Covid-19 led to an increase in delays, cancellations, and other disruptions to air travel which can add stress and uncertainty to traveling. The Bureau of Transportation Statistics (BTS) holds a wealth of information on flight history in the US, but the data is largely inaccessible and lacks interpretability. The aim of this project is to develop a user-friendly tool that will increase the accessibility of flight data to allow users to gain insights into future travel plans with their own analysis and to provide interpretable analysis of key factors that a user may consider when booking including fares, delays, and denied boarding.
In addition to helping individual travelers, this project aims to contribute to the overall understanding of airline industry trends. By analyzing large sets of flight data, this tool will be able to identify patterns and correlations that can inform industry-wide decisions related to pricing, scheduling, and customer service. This information could be used to optimize airline operations, improve customer experiences, and enhance the overall efficiency of air travel.
To achieve these goals, this project will use a variety of data science techniques, including data cleaning, data visualization, and website scraping. The resulting tool will be designed to be user-friendly and accessible, with a simple interface that allows users to interact with the tool in two different ways. If they want to obtain a set of flight data to perform their own analysis then they will input their desired specifications and obtain a subset of data from BTS that has been collected and filtered to match their desired qualifications. Alternatively, if they want to understand how flight data can inform their future travel plans, they can select one of three possible variables of intrest: fares, denied boarding, or delays. From there they will be able to view a dashboard with visualizations focused on their selected factor.

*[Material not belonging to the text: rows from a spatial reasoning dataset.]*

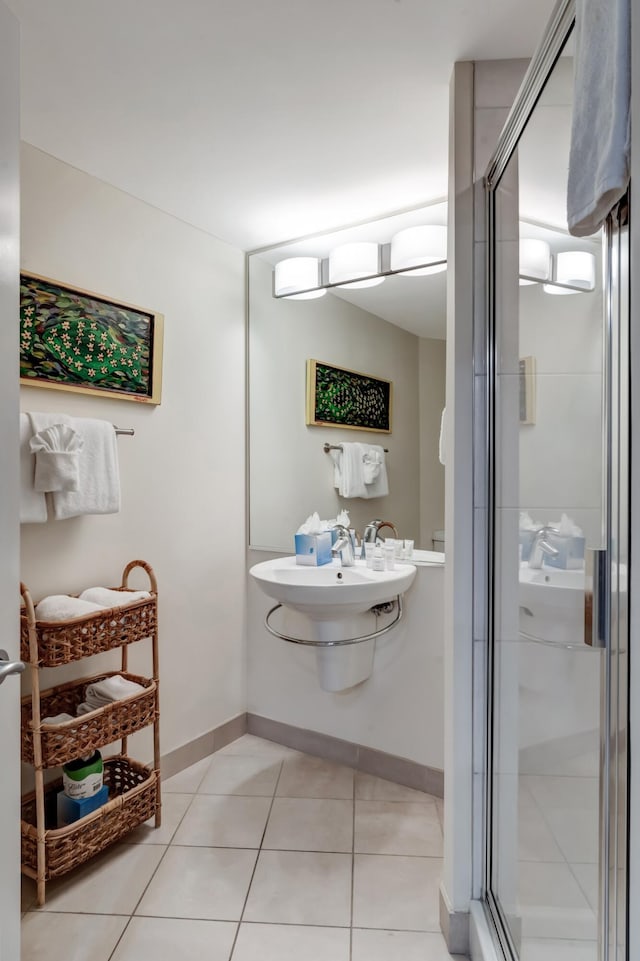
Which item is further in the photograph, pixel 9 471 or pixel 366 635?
pixel 366 635

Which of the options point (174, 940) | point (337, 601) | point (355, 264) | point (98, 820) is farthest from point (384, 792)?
point (355, 264)

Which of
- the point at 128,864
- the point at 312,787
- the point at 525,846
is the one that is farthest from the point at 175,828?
the point at 525,846

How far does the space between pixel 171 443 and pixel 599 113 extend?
6.28 ft

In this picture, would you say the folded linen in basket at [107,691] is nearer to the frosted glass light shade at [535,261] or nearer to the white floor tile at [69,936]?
the white floor tile at [69,936]

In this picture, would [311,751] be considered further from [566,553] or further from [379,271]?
[379,271]

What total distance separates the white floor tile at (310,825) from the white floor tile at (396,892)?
0.13m

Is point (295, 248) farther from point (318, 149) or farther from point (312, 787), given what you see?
point (312, 787)

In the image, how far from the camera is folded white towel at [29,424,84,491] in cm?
176

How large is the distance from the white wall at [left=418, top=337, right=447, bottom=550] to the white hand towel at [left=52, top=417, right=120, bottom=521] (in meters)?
1.12

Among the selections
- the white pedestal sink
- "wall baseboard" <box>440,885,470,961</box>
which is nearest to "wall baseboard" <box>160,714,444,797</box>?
the white pedestal sink

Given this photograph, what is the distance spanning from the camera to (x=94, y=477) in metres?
1.92

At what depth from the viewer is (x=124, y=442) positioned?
2.21 m

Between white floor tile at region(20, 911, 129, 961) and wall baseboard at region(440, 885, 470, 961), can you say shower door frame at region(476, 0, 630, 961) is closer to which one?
wall baseboard at region(440, 885, 470, 961)

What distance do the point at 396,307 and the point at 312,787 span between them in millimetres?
1941
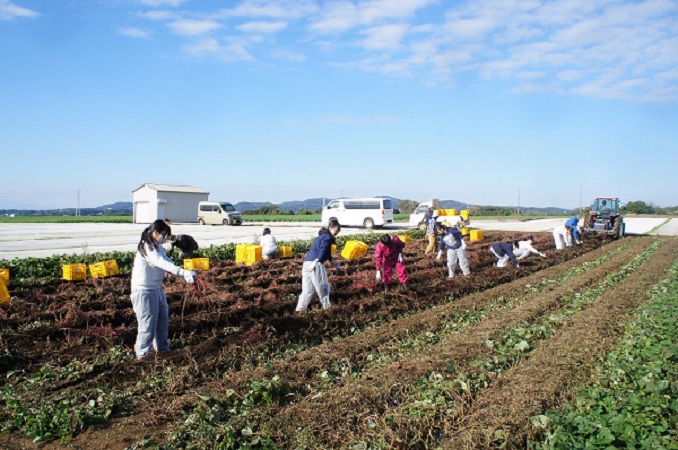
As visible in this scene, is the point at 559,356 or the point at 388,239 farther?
the point at 388,239

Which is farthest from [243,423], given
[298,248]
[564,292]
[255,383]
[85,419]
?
[298,248]

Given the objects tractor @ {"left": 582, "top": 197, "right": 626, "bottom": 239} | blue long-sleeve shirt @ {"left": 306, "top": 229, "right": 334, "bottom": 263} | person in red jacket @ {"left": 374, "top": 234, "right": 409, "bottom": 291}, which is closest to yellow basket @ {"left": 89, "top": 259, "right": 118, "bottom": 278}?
blue long-sleeve shirt @ {"left": 306, "top": 229, "right": 334, "bottom": 263}

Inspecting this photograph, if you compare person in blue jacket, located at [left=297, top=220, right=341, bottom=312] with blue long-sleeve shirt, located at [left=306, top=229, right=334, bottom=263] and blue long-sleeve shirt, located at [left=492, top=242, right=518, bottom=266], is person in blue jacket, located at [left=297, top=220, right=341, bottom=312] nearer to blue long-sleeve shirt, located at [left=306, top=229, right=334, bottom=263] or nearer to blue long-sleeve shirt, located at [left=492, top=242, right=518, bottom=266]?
blue long-sleeve shirt, located at [left=306, top=229, right=334, bottom=263]

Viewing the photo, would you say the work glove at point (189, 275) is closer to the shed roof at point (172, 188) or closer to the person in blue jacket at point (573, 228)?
the person in blue jacket at point (573, 228)

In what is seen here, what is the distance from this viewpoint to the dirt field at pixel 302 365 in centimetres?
430

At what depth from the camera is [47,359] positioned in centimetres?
625

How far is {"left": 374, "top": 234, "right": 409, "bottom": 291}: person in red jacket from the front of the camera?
1005 cm

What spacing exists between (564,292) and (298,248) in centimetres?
913

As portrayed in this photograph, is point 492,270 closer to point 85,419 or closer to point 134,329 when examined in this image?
point 134,329

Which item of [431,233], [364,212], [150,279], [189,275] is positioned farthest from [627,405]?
[364,212]

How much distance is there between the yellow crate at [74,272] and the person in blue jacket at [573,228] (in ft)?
57.4

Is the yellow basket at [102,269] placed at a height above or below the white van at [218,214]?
below

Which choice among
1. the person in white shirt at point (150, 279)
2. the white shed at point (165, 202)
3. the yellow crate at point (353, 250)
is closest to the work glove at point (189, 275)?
the person in white shirt at point (150, 279)

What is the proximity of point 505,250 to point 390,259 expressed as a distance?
211 inches
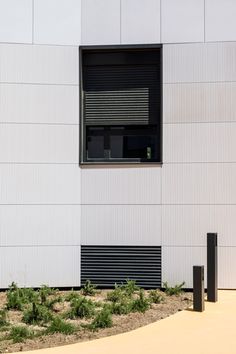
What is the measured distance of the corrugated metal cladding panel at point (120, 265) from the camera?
11.1 m

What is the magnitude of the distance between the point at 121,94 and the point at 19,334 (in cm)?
593

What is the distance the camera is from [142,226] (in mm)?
11141

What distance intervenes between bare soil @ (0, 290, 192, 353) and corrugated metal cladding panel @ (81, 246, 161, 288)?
0.43 m

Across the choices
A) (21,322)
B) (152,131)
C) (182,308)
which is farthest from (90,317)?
(152,131)

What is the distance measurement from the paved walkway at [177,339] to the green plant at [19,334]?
54 centimetres

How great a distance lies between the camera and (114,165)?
11219 mm

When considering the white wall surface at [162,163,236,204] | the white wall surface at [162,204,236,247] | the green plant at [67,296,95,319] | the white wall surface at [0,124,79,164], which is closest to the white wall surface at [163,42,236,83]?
the white wall surface at [162,163,236,204]

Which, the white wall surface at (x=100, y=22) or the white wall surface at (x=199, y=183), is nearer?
the white wall surface at (x=199, y=183)

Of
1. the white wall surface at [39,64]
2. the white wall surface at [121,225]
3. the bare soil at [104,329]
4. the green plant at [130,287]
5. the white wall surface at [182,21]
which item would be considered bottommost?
the bare soil at [104,329]

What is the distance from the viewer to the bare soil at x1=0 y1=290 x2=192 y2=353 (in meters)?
7.12

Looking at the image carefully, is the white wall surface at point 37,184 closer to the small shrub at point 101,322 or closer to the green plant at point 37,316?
the green plant at point 37,316

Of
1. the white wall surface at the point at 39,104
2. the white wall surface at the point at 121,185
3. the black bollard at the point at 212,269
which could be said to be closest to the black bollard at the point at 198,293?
the black bollard at the point at 212,269

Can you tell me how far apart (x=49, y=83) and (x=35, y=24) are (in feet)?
4.34

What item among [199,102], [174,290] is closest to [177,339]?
[174,290]
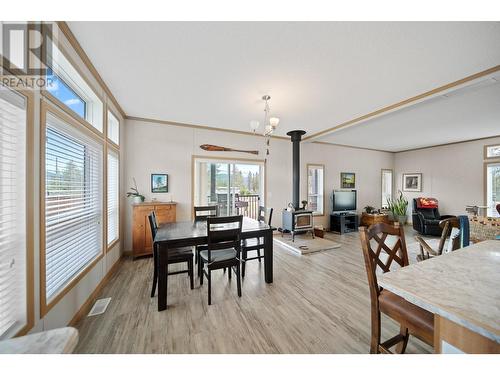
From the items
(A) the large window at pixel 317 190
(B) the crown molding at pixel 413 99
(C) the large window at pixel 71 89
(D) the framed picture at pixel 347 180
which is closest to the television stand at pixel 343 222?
(A) the large window at pixel 317 190

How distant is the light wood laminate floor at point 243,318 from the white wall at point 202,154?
1.78 m

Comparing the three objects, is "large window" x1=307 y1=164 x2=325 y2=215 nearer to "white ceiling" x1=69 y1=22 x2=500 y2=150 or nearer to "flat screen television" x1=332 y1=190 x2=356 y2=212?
"flat screen television" x1=332 y1=190 x2=356 y2=212

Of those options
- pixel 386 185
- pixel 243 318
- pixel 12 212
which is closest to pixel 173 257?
pixel 243 318

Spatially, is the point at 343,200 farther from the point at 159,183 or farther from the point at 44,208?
the point at 44,208

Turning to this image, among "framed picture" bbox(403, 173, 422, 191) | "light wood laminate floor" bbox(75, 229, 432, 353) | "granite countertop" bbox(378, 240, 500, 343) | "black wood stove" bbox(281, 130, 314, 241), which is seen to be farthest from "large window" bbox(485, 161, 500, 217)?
"granite countertop" bbox(378, 240, 500, 343)

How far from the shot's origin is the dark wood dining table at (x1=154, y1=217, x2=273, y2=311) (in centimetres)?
200

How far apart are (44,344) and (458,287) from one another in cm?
185

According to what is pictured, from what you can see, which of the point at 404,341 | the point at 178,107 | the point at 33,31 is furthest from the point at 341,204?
the point at 33,31

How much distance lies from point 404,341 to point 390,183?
720 cm

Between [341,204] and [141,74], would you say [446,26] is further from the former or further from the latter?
[341,204]

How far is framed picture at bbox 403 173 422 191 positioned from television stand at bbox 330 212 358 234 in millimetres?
2791

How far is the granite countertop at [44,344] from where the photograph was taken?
73 centimetres

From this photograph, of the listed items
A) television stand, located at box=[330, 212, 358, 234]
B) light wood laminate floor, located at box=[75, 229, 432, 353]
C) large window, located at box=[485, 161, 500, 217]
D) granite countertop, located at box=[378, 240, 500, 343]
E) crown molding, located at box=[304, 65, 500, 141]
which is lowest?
light wood laminate floor, located at box=[75, 229, 432, 353]

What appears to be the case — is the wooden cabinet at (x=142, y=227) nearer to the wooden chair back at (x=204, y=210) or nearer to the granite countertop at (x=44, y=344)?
the wooden chair back at (x=204, y=210)
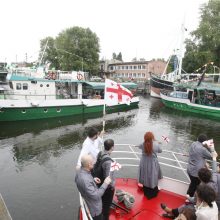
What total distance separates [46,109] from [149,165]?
67.9ft

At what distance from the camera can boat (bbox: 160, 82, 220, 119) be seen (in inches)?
1252

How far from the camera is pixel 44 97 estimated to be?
26609 millimetres

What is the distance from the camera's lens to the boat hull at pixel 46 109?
23.9 m

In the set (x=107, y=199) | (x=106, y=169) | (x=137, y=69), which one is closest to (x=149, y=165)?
(x=107, y=199)

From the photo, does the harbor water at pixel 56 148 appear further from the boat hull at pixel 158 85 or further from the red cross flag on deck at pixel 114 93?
the boat hull at pixel 158 85

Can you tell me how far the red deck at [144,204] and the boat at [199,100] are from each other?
1004 inches

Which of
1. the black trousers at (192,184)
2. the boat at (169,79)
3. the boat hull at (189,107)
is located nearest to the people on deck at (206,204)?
the black trousers at (192,184)

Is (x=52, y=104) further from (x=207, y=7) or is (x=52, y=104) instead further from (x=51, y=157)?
(x=207, y=7)

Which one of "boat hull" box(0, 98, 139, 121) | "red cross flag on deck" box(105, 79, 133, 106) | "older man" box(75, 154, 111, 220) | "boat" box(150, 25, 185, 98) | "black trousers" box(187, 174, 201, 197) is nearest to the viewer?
"older man" box(75, 154, 111, 220)

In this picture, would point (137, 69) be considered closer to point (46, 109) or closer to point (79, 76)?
point (79, 76)

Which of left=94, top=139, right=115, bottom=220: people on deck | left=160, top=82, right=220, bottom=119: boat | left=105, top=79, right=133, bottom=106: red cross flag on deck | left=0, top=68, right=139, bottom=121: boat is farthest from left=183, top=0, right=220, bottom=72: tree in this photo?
left=94, top=139, right=115, bottom=220: people on deck

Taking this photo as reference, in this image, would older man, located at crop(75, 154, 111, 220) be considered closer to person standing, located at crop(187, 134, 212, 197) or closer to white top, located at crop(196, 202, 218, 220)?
white top, located at crop(196, 202, 218, 220)

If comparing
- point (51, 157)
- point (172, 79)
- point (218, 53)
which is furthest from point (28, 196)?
point (218, 53)

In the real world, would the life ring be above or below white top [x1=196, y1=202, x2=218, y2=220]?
above
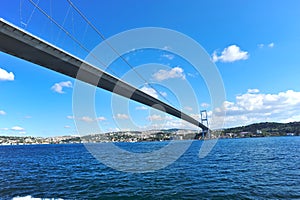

By providing valuable insights into airline industry trends and helping individuals make informed travel decisions, this project aims to contribute to a more efficient, effective, and enjoyable travel experience for all.
- How can the accessability of data from BTS be improved so that users can easily access data from more than one airline or origin city?
- What are the average flight prices for different routes, and how do they vary between short-haul and long-haul flights?
- What is the likelihood of flight delays for different airlines and travel routes, and how does this vary by time of year?
- What type of delay is most likely for a given flight route or carrier?
- What is the likelihood of being denied boarding by a given carrier?
- In the case of a denied boarding, what is the likelihood the denial is voluntary and what sort of compensation can be expected?
The goal of this project will be to produce a tool that can be used to help a user optimize their travel plans to fit their needs. This tool will increase the accessibility of flight data from the BTS to allow users to gain insights into future travel plans with their own analysis by providing the ability to obtain collected data from more than one origin city and carrier. Additionally, it will provide interpretable analysis of key factors that a user may consider when booking air travel including fares, denied boardings, and delays to help users make informed decisions when booking air travel.
- https://www.transtats.bts.gov/ontime/departures.aspx: This dataset contains information on air traffic by day for a given origin airport. This data was used to create the data pipeline functionality so that filtered datsets can be queried when requested by a user.
- https://www.transtats.bts.gov/OT_Delay/OT_DelayCause1.asp: This dataset contains information on flight delays and their cause. It was used to create the visualizations on air traffic delays.
- https://www.transportation.gov/policy/aviation-policy/domestic-airline-consumer-airfare-report: This dataset contains fair information for flight routes in the US and was used to create the visualizations on fares.
- https://www.bts.gov/denied-confirmed-space: This dataset contains information on voluntary and involuntary denied boardings by carrier and was used to create the denied boarding visualizations.
Prerequisites: The project needs the user to have Microsoft SQL server in their machine where they intend to host/run the website.
Steps:
- Clone the repository
- In the root folder, run the following commands to set up the project.
Windows:
py -m pip install --upgrade build
py -m build
Unix/macOS:
python3 -m pip install --upgrade build
python3 -m build - In the root folder, run the command
conda env create -f environment.yaml
to install all the required dependencies - To create the SQL Database, look at the pipeline_example.ipynb file in the examples doc to create the database and connect to your machine.
4.1. DISCLAIMER: This is a huge download, with a requirement of more than 20GB of downloads, so we have included a file for testing named
data.bacpac
inside thedata/pipeline_data
4.2. Import this into your MS SQL database. You can refer this link - In the sql_parsing.py file in
SmoothFly/website_utils
path, edit theconnect_sql_server()
method, by adding in your server name. - Rerun using
streamlit run app.py
to look at the updated website, with the functionality to access the pipeline.